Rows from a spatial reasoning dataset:
•••

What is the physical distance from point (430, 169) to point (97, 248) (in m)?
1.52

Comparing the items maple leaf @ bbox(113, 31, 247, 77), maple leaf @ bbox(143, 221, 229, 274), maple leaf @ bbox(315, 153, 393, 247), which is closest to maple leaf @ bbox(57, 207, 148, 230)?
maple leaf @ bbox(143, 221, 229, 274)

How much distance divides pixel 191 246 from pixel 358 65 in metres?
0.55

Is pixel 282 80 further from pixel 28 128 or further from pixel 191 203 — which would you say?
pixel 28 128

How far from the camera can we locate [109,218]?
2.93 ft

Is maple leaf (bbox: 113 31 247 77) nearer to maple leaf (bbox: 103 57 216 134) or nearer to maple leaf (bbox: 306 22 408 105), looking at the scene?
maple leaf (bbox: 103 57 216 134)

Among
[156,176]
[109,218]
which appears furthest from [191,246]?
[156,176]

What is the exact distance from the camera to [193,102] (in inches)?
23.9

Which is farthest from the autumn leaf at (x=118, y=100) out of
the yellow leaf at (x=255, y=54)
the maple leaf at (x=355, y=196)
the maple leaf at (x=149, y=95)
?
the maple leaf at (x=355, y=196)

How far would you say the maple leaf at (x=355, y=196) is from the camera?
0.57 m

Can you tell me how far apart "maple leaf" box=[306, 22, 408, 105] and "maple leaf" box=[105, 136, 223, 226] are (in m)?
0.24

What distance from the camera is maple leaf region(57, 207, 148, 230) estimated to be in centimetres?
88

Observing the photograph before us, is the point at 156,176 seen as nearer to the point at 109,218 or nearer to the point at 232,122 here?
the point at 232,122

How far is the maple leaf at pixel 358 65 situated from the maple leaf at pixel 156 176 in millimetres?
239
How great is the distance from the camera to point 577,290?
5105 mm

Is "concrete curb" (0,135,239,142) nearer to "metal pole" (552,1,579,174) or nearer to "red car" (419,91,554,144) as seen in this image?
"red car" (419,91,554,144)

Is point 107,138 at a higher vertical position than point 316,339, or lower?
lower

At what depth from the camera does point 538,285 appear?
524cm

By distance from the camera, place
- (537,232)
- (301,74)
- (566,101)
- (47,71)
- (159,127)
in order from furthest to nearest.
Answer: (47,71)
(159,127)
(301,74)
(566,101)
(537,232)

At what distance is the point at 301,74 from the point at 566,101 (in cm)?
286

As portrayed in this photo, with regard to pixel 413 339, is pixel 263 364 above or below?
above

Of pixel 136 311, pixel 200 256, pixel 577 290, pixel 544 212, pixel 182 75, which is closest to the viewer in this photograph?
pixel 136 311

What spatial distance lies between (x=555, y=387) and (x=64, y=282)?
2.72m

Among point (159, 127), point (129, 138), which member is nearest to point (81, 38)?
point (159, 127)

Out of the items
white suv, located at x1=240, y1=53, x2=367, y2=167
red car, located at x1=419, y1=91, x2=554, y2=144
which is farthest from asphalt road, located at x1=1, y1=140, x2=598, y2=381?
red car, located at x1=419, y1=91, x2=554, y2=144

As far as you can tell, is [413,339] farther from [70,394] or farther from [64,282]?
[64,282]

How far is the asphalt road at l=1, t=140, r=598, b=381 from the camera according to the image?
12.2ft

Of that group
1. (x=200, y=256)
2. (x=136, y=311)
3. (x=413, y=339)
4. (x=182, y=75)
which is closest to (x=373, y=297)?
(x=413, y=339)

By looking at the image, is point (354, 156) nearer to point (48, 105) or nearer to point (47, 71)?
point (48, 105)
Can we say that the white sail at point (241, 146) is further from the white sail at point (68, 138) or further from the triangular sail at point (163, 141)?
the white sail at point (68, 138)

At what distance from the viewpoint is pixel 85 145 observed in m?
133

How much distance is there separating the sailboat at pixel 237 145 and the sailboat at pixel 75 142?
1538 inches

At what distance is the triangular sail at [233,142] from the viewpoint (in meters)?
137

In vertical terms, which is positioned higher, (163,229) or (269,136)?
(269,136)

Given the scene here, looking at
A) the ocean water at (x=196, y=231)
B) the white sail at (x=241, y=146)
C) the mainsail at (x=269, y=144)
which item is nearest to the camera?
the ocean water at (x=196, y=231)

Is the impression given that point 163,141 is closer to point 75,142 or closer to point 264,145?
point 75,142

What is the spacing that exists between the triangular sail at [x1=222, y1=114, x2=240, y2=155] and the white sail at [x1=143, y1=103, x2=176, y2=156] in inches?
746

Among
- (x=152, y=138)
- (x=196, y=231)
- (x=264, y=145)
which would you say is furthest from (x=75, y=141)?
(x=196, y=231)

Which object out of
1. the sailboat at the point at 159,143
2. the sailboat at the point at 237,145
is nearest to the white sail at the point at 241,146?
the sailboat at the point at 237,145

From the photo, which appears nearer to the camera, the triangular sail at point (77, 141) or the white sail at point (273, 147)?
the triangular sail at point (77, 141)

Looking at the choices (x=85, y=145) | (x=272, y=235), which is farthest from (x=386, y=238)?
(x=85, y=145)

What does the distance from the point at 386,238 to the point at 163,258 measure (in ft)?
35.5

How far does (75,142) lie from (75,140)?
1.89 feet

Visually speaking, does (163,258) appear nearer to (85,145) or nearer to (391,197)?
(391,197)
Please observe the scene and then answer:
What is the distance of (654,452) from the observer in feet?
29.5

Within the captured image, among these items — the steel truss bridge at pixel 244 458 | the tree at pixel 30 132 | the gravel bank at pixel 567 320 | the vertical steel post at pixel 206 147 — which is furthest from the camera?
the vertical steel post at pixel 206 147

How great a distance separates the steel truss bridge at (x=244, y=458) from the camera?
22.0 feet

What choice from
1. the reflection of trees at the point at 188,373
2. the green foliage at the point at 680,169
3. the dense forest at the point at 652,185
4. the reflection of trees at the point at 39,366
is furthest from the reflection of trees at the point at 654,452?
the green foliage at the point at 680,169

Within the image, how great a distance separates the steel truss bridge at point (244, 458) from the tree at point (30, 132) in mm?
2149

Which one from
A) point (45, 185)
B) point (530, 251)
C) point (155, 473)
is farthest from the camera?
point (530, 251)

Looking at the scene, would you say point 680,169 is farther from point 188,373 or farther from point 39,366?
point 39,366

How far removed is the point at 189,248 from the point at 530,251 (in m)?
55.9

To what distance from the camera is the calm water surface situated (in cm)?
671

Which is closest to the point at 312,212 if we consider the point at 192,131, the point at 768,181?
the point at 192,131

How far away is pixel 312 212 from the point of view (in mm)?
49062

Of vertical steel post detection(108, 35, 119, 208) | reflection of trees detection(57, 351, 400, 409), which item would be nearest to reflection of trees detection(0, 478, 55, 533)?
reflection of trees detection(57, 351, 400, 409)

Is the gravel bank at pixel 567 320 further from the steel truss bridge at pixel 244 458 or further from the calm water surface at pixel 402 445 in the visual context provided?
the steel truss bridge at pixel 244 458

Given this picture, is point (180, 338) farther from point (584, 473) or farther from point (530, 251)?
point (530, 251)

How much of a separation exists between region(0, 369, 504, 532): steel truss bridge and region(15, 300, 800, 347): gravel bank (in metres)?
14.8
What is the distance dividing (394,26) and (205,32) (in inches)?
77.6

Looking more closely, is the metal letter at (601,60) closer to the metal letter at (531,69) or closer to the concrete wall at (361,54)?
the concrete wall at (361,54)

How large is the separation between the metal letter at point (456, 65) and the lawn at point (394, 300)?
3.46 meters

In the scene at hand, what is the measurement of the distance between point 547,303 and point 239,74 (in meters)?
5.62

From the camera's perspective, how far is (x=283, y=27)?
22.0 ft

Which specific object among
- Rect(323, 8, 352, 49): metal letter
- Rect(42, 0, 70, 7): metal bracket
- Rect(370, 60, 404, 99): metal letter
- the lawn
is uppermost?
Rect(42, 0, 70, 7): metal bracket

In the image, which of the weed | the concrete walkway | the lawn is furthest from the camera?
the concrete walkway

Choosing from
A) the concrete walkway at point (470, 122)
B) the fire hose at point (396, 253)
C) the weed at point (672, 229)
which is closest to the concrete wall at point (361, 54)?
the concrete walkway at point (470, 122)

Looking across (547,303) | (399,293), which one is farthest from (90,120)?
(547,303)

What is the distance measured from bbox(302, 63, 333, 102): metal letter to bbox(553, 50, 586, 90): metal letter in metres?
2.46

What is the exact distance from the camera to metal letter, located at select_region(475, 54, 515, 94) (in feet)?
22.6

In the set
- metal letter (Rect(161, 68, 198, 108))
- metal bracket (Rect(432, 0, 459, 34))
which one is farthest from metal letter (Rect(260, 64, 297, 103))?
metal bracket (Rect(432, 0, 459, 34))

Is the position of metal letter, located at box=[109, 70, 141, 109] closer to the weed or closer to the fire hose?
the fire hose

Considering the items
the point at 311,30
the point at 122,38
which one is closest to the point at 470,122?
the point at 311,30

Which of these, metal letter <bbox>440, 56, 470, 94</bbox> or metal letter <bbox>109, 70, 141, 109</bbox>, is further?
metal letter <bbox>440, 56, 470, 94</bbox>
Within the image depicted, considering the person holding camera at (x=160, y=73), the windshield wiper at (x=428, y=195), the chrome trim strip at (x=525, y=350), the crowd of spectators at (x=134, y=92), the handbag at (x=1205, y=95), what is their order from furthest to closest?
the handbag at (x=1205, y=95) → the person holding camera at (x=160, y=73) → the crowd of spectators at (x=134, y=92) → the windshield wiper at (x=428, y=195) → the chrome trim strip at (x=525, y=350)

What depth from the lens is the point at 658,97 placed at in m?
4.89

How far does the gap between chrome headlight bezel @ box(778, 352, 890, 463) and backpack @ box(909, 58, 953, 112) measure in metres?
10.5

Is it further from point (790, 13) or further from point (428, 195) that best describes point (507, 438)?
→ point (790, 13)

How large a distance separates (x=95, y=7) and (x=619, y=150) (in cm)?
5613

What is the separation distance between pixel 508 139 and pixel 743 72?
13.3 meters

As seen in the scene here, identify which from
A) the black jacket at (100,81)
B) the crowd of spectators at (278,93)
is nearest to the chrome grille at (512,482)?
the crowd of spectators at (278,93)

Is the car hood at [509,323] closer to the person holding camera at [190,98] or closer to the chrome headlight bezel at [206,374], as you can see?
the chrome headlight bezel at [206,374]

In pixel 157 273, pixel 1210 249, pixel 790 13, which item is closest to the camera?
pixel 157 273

•••

Extract every line from the one containing "Is the position" to the end of the entries, including both of those lines, exactly as given and with nothing added.

Is the position of metal letter, located at box=[109, 70, 141, 109] closer to the weed or closer to the fire hose?
the fire hose

Considering the items
the point at 311,30
the point at 122,38
which one is closest to the point at 470,122?
the point at 311,30

Which of these, metal letter <bbox>440, 56, 470, 94</bbox> or metal letter <bbox>109, 70, 141, 109</bbox>, is further?
metal letter <bbox>440, 56, 470, 94</bbox>
Within the image depicted, considering the person holding camera at (x=160, y=73), the windshield wiper at (x=428, y=195), the chrome trim strip at (x=525, y=350), the crowd of spectators at (x=134, y=92), the handbag at (x=1205, y=95), what is their order from furthest to closest?
the handbag at (x=1205, y=95) → the person holding camera at (x=160, y=73) → the crowd of spectators at (x=134, y=92) → the windshield wiper at (x=428, y=195) → the chrome trim strip at (x=525, y=350)

What depth from the lens is the point at 658,97 placed at in m?
4.89

How far does the gap between chrome headlight bezel @ box(778, 352, 890, 463) and backpack @ box(909, 58, 953, 112) measure in metres?
10.5

Is it further from point (790, 13) or further from point (428, 195) that best describes point (507, 438)?
→ point (790, 13)

How large a distance separates (x=95, y=7) and (x=619, y=150) (in cm)?
5613

What is the separation distance between pixel 508 139 and pixel 743 72?
13.3 meters

As seen in the scene here, identify which from
A) the black jacket at (100,81)
B) the crowd of spectators at (278,93)
is nearest to the chrome grille at (512,482)?
the crowd of spectators at (278,93)

Is the car hood at [509,323] closer to the person holding camera at [190,98] or closer to the chrome headlight bezel at [206,374], as you can see?
the chrome headlight bezel at [206,374]

In pixel 157 273, pixel 1210 249, pixel 790 13, which item is closest to the camera?
pixel 157 273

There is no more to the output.